*Exercise prompt*
Starting at the line that contains "Focal parameters and" and ending at the line that contains "What is the spatial", rewrite those lines with "spatial gap" changed to "distance" and nothing else altered.

*Given records*
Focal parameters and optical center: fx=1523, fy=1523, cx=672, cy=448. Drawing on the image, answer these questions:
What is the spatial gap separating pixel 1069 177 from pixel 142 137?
==
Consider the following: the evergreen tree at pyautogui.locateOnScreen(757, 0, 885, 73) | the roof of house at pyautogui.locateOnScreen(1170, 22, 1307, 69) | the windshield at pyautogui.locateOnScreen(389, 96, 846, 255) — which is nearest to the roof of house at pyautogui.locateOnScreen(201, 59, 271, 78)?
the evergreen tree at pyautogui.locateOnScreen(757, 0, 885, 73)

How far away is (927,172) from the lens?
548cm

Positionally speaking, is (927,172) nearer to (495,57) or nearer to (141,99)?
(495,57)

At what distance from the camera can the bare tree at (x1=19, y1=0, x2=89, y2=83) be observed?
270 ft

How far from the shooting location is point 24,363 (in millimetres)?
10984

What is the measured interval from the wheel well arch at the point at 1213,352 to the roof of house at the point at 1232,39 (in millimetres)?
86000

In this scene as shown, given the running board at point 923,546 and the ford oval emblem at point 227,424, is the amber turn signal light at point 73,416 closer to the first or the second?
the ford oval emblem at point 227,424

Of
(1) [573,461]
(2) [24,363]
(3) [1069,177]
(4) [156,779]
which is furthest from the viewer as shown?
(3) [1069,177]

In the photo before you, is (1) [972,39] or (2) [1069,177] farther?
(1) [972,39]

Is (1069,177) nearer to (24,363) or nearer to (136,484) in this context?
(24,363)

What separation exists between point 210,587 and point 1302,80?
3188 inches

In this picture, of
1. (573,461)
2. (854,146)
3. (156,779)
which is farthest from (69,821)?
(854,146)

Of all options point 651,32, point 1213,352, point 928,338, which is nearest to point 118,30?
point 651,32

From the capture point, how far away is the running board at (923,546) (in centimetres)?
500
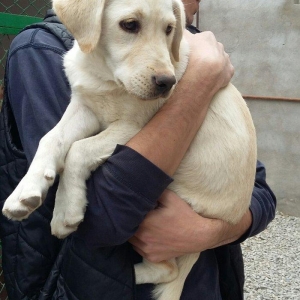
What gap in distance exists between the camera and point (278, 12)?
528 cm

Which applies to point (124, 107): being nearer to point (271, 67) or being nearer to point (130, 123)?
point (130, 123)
--
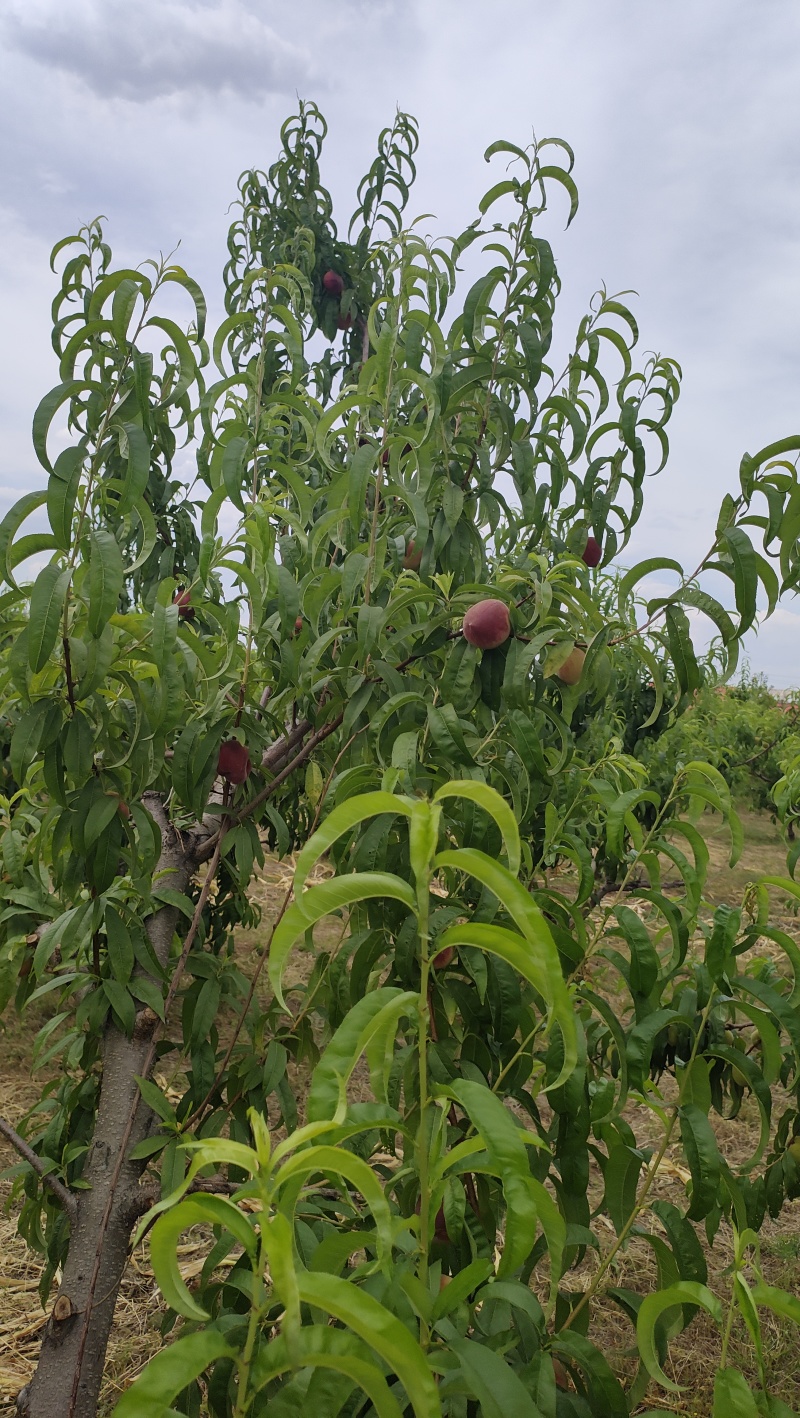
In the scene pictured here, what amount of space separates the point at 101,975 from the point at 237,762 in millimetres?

*Output for this task*
Focal parameters and optical center: fx=1523, fy=1523, cx=672, cy=448. Drawing on the image, answer these questions:
What is the distance separating pixel 1069 177 from pixel 142 137?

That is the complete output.